Prompt:
Your task is to quote the listing below exactly, beginning with its first line and ending on the line bearing "A: Ursus americanus (american black bear).".

Data supplied:
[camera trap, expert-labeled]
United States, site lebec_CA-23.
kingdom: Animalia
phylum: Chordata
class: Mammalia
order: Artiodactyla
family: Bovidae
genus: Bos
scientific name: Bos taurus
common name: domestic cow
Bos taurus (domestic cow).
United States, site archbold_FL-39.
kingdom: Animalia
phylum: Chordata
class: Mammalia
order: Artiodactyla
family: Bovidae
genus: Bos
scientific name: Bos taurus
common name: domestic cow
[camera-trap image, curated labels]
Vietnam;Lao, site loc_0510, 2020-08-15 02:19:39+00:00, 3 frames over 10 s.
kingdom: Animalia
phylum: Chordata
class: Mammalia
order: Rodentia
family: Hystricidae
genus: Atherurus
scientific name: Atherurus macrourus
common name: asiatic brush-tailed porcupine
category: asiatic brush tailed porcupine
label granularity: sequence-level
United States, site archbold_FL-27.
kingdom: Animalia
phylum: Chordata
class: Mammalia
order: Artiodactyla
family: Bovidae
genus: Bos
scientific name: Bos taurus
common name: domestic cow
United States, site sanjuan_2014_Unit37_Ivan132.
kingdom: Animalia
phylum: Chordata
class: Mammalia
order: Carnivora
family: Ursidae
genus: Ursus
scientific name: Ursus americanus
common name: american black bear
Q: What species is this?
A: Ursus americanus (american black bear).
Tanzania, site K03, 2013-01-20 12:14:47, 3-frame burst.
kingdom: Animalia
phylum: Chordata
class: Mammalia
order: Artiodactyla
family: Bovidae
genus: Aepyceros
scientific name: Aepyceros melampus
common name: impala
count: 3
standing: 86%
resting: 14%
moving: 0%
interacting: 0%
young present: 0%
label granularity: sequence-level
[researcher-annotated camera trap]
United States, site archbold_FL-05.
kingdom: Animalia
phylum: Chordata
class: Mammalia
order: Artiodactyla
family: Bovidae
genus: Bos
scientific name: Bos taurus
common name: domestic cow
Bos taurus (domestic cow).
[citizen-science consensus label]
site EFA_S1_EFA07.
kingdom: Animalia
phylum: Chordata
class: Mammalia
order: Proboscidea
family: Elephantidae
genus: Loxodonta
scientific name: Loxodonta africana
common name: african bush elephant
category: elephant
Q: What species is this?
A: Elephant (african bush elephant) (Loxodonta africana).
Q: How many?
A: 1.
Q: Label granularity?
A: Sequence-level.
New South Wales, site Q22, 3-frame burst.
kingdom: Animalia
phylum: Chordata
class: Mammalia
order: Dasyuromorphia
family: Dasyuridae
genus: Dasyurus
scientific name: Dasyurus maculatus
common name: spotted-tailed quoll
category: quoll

Answer for the task:
[camera trap, expert-labeled]
United States, site lebec_CA-23.
kingdom: Animalia
phylum: Chordata
class: Mammalia
order: Artiodactyla
family: Bovidae
genus: Bos
scientific name: Bos taurus
common name: domestic cow
Bos taurus (domestic cow).
United States, site archbold_FL-39.
kingdom: Animalia
phylum: Chordata
class: Mammalia
order: Artiodactyla
family: Bovidae
genus: Bos
scientific name: Bos taurus
common name: domestic cow
[camera-trap image, curated labels]
Vietnam;Lao, site loc_0510, 2020-08-15 02:19:39+00:00, 3 frames over 10 s.
kingdom: Animalia
phylum: Chordata
class: Mammalia
order: Rodentia
family: Hystricidae
genus: Atherurus
scientific name: Atherurus macrourus
common name: asiatic brush-tailed porcupine
category: asiatic brush tailed porcupine
label granularity: sequence-level
United States, site archbold_FL-27.
kingdom: Animalia
phylum: Chordata
class: Mammalia
order: Artiodactyla
family: Bovidae
genus: Bos
scientific name: Bos taurus
common name: domestic cow
United States, site sanjuan_2014_Unit37_Ivan132.
kingdom: Animalia
phylum: Chordata
class: Mammalia
order: Carnivora
family: Ursidae
genus: Ursus
scientific name: Ursus americanus
common name: american black bear
Q: What species is this?
A: Ursus americanus (american black bear).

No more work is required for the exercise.